When working with algebraic expressions, you will often encounter variables, such as 'a' and 'b'. Variables represent unknown values and are critical components of algebra.
Operations with variables include addition, subtraction, multiplication, and division. Here are some key points to remember:

• Addition and subtraction: Combine like terms, which are terms with the same variable raised to the same power.
• Multiplication: Apply the distributive property, i.e., multiply each term in one polynomial by each term in the other.
• Division: Simplify the expression by canceling common factors when possible.

In our exercise, we are asked to perform a division operation on the given expression \(a - b\) \div \(b - a\).

Simplifying expressions is an essential skill in algebra. The goal is to rewrite the expression in its most reduced form. Let's focus on a few techniques to simplify expressions:

• Combine like terms: Add or subtract terms with the same variable and exponent.
• Factorization: Break down the expression into the product of its factors.
• Use identities: Recognize patterns like difference of squares, perfect squares, etc.

In the context of our exercise, we saw that \(b - a\) can be rewritten as \(\-(a - b)\). This simplification helps in making the problem more manageable. By substituting \(b - a\) with \(\-(a - b)\), the expression becomes straightforward to work with.

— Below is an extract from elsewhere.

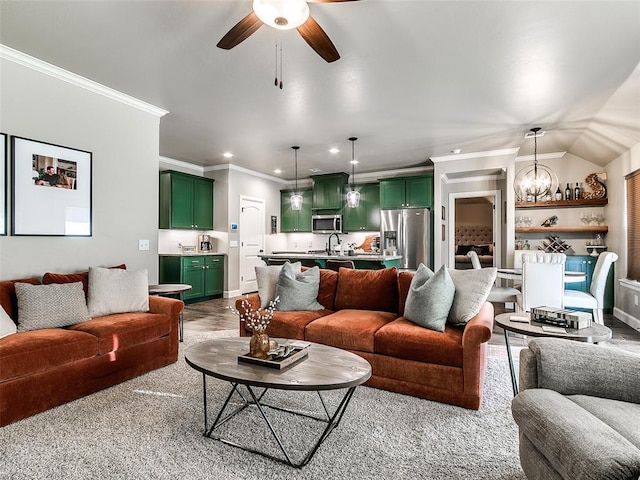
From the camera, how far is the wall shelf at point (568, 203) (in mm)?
5824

Division of algebraic expressions involves rewriting the ratio of two expressions to a simpler form. Here are some steps to keep in mind:

• Rewrite the division problem as a multiplication problem using the reciprocal of the divisor.
• Simplify the resulting expression by canceling out common factors when possible.

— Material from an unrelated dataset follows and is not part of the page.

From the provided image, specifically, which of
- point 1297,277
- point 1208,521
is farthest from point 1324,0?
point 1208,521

In our example, we examined \(a - b\) \div \(b - a\). By recognizing that \(b - a\) is the negative version of \(a - b\), we converted it to a multiplication problem: \(a - b\) \div \(\-(a - b)\). This makes the division straightforward and easy to solve.

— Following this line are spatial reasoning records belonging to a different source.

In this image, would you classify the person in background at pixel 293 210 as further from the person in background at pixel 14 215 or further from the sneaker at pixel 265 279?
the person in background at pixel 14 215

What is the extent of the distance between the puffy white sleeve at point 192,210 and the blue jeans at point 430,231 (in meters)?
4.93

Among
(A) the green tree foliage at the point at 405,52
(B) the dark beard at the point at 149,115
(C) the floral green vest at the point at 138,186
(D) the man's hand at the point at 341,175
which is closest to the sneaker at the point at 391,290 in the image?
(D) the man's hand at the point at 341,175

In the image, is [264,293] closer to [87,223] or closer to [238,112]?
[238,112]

Understanding negative reciprocals is crucial to the solution of the given exercise. A negative reciprocal occur when you take the negative of the reciprocal of a number or expression.
For instance, the reciprocal of \(a - b\) is \(\frac{1}{a - b}\), so the negative reciprocal would be \(\frac{-1}{a - b}\). In our exercise, we realized that \(b - a\) is the negative of \(a - b\), making \(b - a\) equal to \(\-(a - b)\). By using this property, we simplified \(a - b\) \div \(\-(a - b)\) which results in \frac{a-b}\-(a-b) = -1\. This negative reciprocal allowed us to quickly find the solution.